Gather each line of the rows below that contains the word "located", and copy every such line in full.

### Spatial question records
__________________________________________________
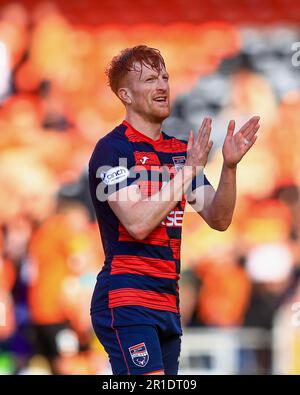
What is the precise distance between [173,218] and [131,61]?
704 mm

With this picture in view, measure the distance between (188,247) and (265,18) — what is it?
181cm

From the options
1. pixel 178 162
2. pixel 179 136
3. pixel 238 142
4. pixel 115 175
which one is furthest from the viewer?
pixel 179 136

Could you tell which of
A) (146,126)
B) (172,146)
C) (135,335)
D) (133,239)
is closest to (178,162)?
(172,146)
__________________________________________________
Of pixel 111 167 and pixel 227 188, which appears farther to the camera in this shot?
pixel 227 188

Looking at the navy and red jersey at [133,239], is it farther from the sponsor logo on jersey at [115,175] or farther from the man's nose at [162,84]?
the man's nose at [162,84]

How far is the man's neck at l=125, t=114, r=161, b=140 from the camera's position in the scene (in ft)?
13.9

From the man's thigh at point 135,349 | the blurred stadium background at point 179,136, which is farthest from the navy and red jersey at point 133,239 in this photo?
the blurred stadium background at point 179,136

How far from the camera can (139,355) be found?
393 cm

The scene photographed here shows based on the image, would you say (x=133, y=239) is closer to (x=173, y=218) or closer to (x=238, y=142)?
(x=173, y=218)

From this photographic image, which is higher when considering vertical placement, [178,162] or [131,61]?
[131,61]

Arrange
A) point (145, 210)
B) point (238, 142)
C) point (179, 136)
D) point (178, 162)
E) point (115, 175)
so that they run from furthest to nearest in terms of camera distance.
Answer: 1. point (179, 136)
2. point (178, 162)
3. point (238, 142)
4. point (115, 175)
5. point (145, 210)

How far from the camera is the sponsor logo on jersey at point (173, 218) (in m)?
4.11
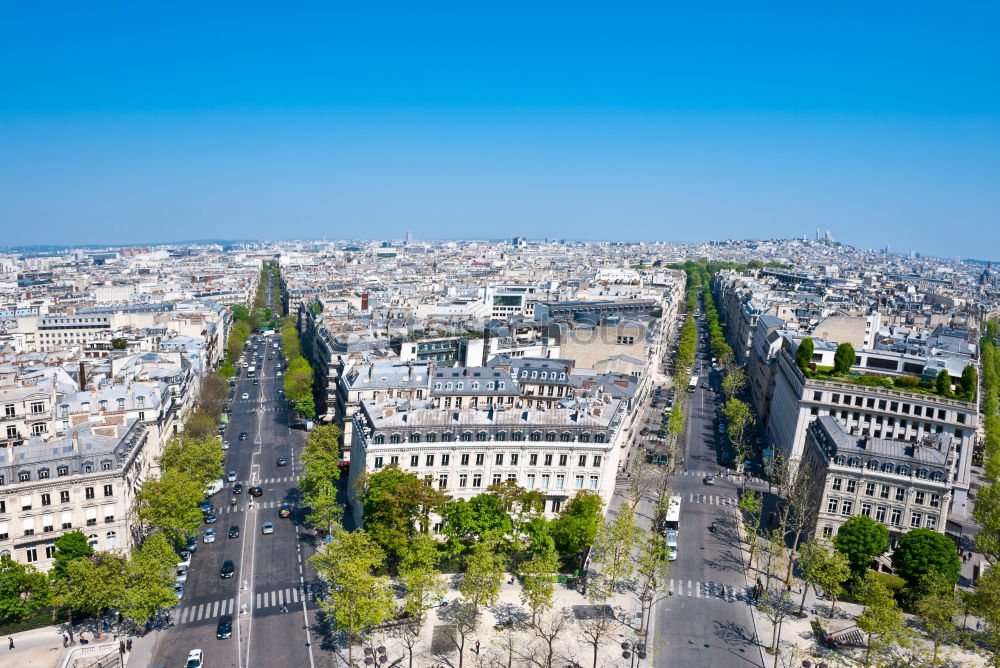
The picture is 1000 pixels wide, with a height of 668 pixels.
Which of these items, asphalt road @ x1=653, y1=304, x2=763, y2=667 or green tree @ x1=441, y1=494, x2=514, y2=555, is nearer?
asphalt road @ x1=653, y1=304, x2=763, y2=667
__________________________________________________
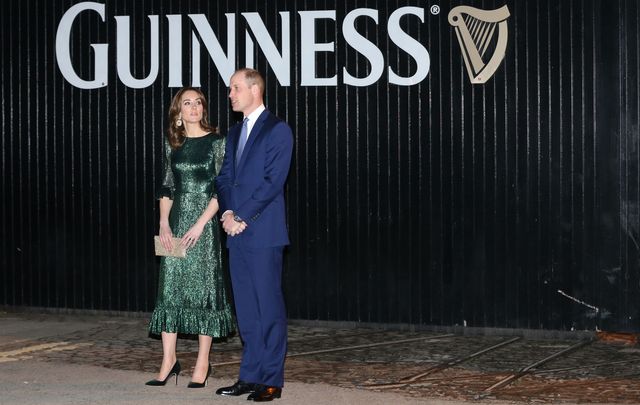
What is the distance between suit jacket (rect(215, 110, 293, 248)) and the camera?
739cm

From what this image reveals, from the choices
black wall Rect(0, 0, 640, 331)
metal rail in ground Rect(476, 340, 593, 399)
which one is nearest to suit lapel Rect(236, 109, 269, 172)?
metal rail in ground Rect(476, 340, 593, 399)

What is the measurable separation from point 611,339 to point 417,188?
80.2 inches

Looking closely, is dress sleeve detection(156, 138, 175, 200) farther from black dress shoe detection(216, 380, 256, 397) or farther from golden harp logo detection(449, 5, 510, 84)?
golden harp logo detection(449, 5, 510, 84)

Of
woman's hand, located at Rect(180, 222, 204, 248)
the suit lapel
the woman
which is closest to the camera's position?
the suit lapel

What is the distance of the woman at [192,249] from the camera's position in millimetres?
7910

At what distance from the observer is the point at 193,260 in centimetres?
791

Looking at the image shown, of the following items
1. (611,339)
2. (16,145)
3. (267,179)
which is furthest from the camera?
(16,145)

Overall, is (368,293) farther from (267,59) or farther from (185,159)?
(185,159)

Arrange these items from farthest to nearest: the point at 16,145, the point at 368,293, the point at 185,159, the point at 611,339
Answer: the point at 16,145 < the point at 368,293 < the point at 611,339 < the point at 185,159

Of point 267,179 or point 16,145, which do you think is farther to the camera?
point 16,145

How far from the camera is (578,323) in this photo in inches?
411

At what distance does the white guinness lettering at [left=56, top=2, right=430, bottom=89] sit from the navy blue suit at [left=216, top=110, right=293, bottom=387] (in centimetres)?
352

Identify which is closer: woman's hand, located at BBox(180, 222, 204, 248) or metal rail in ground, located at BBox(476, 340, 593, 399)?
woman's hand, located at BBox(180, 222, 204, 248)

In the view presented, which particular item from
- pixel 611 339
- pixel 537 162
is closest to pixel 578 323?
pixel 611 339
__________________________________________________
### WORKED SOLUTION
woman's hand, located at Rect(180, 222, 204, 248)
Identify which is closer: woman's hand, located at BBox(180, 222, 204, 248) or metal rail in ground, located at BBox(476, 340, 593, 399)?
woman's hand, located at BBox(180, 222, 204, 248)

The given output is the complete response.